■ Explorer le contenu
**a)** Répondez aux questions suivantes à partir de l'extrait de décision de justice.
(i) Quel article du code des relations entre le public et l'administration est cité au point 12 ?
(ii) Selon le point 13, quel secret peut protéger certaines mentions des rapports ?
(iii) Selon le point 14, quel document M. A demandait-il ?
**b)** Traduisez en anglais la phrase suivante de l'extrait de décision de justice : « Il ne ressort pas des pièces du dossier que l'occultation des mentions permettant d'identifier les personnes physiques citées dans les rapports litigieux et les rédacteurs desdits rapports, ainsi que celle des éventuelles mentions protégées par le secret des affaires, aurait pour effet de faire perdre tout sens aux documents dont la communication est demandée. »
**c)** Poursuivez l'extrait de décision de justice à partir de la dernière phrase qu'il contient.

■ Extrait de page
12. En dernier lieu, aux termes de l’article L. 311-7 du code des relations entre le public et l’administration : » Lorsque la demande porte sur un document comportant des mentions qui ne sont pas communicables en application des articles L. 311-5 et L. 311-6 mais qu’il est possible d’occulter ou de disjoindre, le document est communiqué au demandeur après occultation ou disjonction de ces mentions. « .
13. Il ne ressort pas des pièces du dossier que l’occultation des mentions permettant d’identifier les personnes physiques citées dans les rapports litigieux et les rédacteurs desdits rapports, ainsi que celle des éventuelles mentions protégées par le secret des affaires, aurait pour effet de faire perdre tout sens aux documents dont la communication est demandée.
14. Il résulte de tout ce qui précède, et sans qu’il soit besoin de se prononcer sur les autres moyens de la requête, que M. A est fondé à demander l’annulation de la décision implicite de rejet née du silence gardé par le préfet de la Côte-d’Or (DDPP 21) sur sa demande de communication du dernier rapport d’inspection de chacun des établissements d’expérimentation animale situés dans ce département.

Entrées enregistrées:
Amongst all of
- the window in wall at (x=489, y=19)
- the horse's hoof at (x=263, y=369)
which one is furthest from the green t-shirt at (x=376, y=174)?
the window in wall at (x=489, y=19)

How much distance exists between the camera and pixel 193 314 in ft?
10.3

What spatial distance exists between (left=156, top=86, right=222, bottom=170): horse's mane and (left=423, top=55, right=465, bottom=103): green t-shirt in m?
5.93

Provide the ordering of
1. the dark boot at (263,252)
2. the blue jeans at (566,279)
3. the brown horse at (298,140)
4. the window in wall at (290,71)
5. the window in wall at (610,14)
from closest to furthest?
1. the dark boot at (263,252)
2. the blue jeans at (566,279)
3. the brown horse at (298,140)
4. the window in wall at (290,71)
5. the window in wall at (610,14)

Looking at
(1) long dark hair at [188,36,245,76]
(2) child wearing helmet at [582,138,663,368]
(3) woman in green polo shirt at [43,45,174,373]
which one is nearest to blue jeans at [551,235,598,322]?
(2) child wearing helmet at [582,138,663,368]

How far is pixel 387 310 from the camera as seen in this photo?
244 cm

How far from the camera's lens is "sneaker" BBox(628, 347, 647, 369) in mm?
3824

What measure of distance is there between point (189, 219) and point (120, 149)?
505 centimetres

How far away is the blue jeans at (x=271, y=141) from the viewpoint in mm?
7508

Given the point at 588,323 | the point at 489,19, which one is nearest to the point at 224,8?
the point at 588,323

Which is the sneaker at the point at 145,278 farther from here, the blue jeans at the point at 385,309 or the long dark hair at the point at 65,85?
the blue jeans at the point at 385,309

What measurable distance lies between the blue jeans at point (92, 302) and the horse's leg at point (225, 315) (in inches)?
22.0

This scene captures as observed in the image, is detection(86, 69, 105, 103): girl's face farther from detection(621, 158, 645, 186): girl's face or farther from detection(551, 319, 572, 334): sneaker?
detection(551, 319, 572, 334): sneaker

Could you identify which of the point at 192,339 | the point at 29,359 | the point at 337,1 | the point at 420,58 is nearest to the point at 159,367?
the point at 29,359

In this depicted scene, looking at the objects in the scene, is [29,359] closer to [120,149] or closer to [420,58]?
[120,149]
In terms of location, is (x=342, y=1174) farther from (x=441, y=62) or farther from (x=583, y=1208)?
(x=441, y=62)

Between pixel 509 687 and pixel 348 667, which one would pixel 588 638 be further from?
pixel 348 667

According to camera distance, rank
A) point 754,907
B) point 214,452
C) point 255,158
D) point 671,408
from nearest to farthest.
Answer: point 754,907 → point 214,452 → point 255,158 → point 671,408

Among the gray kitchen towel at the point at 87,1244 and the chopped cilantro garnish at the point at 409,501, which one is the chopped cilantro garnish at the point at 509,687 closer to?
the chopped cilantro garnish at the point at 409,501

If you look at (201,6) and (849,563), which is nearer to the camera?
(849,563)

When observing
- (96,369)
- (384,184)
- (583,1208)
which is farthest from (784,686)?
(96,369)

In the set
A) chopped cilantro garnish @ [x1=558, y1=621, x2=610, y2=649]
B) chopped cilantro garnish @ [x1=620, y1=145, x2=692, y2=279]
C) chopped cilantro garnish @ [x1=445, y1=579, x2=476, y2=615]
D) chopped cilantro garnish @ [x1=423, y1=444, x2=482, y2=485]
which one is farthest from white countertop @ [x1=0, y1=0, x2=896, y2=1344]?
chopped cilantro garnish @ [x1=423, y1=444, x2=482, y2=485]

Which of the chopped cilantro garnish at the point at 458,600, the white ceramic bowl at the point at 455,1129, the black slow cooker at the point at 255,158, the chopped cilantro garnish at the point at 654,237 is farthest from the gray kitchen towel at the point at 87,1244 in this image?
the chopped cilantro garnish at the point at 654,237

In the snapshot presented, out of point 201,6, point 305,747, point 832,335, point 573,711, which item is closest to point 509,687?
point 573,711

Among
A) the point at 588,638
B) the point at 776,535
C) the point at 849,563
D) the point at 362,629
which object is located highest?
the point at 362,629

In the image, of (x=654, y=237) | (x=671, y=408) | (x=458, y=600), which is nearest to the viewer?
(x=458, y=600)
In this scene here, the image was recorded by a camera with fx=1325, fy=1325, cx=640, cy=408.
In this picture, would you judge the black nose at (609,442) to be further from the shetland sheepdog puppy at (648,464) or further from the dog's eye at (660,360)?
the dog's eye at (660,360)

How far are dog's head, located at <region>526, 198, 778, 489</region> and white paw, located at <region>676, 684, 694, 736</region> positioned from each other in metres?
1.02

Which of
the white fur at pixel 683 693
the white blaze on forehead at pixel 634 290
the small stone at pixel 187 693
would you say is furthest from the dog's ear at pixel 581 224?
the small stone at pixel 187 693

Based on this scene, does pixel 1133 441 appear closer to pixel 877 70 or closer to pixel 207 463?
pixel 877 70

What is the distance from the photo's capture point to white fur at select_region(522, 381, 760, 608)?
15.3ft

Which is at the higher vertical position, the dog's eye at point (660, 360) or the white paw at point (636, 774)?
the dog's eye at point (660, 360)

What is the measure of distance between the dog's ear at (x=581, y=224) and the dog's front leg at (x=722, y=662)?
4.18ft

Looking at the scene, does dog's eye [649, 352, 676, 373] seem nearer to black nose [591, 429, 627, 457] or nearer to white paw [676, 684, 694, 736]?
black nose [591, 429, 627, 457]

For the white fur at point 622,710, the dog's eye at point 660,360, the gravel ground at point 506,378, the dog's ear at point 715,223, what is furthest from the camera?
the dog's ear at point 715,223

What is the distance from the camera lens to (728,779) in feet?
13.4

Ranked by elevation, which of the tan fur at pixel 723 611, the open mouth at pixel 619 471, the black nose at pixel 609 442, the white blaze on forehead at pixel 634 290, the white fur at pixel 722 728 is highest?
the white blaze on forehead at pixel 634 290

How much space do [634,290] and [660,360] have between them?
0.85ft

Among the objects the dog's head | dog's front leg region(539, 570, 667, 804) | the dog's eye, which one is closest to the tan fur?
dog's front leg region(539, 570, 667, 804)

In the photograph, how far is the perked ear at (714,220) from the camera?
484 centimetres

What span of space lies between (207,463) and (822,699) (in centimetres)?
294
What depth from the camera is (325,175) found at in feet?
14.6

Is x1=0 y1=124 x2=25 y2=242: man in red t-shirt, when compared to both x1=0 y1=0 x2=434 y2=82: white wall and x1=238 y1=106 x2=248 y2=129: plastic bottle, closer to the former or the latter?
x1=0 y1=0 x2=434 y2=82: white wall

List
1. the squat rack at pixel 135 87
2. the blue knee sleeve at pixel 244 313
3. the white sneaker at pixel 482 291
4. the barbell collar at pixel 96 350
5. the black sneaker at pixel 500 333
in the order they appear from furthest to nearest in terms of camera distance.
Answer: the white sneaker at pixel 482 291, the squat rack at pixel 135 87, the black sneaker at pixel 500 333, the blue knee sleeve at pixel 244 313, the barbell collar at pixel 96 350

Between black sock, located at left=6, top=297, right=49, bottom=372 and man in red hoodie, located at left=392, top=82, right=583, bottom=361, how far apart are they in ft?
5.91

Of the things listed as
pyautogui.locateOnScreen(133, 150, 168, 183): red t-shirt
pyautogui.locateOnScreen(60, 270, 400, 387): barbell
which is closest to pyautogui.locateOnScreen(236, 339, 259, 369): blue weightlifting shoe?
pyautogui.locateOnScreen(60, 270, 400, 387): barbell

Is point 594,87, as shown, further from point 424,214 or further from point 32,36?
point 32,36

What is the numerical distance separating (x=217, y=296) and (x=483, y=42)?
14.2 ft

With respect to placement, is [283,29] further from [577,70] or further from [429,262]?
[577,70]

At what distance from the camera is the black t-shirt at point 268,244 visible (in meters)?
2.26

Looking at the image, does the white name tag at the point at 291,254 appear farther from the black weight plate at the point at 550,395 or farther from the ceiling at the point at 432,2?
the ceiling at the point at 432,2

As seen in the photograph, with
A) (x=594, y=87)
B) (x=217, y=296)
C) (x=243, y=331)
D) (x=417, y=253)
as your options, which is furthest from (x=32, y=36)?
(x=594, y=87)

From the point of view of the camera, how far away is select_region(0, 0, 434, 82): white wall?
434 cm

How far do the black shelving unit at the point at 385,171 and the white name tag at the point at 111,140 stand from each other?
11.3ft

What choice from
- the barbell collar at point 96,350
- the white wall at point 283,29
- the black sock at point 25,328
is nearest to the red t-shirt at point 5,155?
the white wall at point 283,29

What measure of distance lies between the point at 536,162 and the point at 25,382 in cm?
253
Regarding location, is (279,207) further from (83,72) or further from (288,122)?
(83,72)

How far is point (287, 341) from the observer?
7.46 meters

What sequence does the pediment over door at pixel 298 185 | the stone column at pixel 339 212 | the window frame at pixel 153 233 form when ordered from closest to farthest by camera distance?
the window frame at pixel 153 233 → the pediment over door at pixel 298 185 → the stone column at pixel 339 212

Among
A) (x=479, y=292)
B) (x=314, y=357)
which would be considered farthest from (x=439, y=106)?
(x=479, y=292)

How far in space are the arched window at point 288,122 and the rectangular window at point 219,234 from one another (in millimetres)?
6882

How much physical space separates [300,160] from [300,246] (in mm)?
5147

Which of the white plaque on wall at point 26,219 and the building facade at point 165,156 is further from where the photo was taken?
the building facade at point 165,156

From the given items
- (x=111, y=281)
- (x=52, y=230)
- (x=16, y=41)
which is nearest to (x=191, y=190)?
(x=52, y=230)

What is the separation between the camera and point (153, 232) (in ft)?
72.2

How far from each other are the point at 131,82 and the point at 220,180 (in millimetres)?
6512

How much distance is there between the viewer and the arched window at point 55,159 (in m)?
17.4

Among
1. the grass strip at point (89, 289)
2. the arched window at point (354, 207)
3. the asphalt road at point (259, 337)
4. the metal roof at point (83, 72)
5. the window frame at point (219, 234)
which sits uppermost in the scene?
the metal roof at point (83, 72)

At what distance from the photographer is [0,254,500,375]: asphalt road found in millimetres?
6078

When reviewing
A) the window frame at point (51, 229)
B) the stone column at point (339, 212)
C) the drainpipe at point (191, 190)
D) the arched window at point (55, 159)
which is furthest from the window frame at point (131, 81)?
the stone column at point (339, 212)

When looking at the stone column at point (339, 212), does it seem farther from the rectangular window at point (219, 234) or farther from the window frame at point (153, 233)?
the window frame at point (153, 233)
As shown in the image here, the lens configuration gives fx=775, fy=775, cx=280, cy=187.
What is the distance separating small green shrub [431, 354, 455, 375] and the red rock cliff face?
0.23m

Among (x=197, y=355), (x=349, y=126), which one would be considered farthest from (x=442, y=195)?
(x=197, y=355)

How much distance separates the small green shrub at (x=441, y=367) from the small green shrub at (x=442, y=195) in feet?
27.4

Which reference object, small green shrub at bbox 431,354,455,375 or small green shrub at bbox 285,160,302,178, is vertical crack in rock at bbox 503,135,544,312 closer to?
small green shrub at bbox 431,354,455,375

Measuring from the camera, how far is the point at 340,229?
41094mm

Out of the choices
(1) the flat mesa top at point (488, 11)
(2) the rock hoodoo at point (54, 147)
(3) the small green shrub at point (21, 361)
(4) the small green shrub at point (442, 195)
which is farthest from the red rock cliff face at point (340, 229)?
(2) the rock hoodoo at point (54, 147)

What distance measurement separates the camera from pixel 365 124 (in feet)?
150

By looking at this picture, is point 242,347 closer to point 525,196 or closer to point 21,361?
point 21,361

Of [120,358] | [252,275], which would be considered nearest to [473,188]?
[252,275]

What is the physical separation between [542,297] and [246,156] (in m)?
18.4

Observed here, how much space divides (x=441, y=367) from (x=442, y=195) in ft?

■ Résultats de l'exercice
**a)**
(i) L'article L. 311-7.
(ii) Le secret des affaires.
(iii) Le dernier rapport d'inspection de chacun des établissements d'expérimentation animale situés dans le département de la Côte-d'Or.

**b)** It does not appear from the documents in the file that redacting the information that would identify the natural persons named in the disputed reports and the authors of those reports, as well as redacting any information protected by trade secrecy, would render the documents whose disclosure is requested entirely meaningless.

**c)**
Sur les conclusions aux fins d’injonction et d’astreinte :
15. Eu égard au motif d’annulation retenu, l’exécution du présent jugement implique nécessairement que le préfet de la Côte-d’Or (DDPP 21) communique à M. A le dernier rapport d’inspection de chacun des établissements d’expérimentation animale situés dans ce département, avec occultation des mentions permettant l’identification des personnes physiques exerçant leur activité professionnelle au sein de ces établissements et des rédacteurs de ces rapports ainsi que, le cas échéant, des mentions protégées par le secret des affaires. Dans les circonstances de l’espèce, il y a lieu d’ordonner au préfet de procéder à cette communication dans un délai de trois mois à compter de la notification du présent jugement, sans qu’il soit besoin d’assortir cette injonction d’une astreinte.
D E C I D E :
Article 1er : La décision implicite, par laquelle le directeur départemental de la protection des populations de la Côte-d’Or (DDPP 21) a implicitement refusé de communiquer à M. A le dernier rapport d’inspection de chaque établissement d’expérimentation animale du département, est annulée.
Article 2 : Il est enjoint au préfet de la Côte-d’Or (DDPP 21) de communiquer à M. A le dernier rapport d’inspection de chacun des établissements d’expérimentation animale situés dans ce département, avec occultation des mentions permettant l’identification des personnes physiques exerçant leur activité professionnelle au sein de ces établissements et des rédacteurs de ces rapports ainsi que, le cas échéant, des mentions protégées par le secret des affaires, dans le délai de trois mois à compter de la notification du présent jugement.
Article 3 : Le surplus des conclusions de la requête est rejeté.
Article 4 : Le présent jugement sera notifié à M. C A et au préfet de la Côte-d’Or.
Délibéré après l’audience du 6 octobre 2022, à laquelle siégeaient :
M. Delespierre, président,
M. Blacher, premier conseiller,
Mme Desseix, première conseillère.
Rendu public par mise à disposition au greffe le 17 novembre 2022.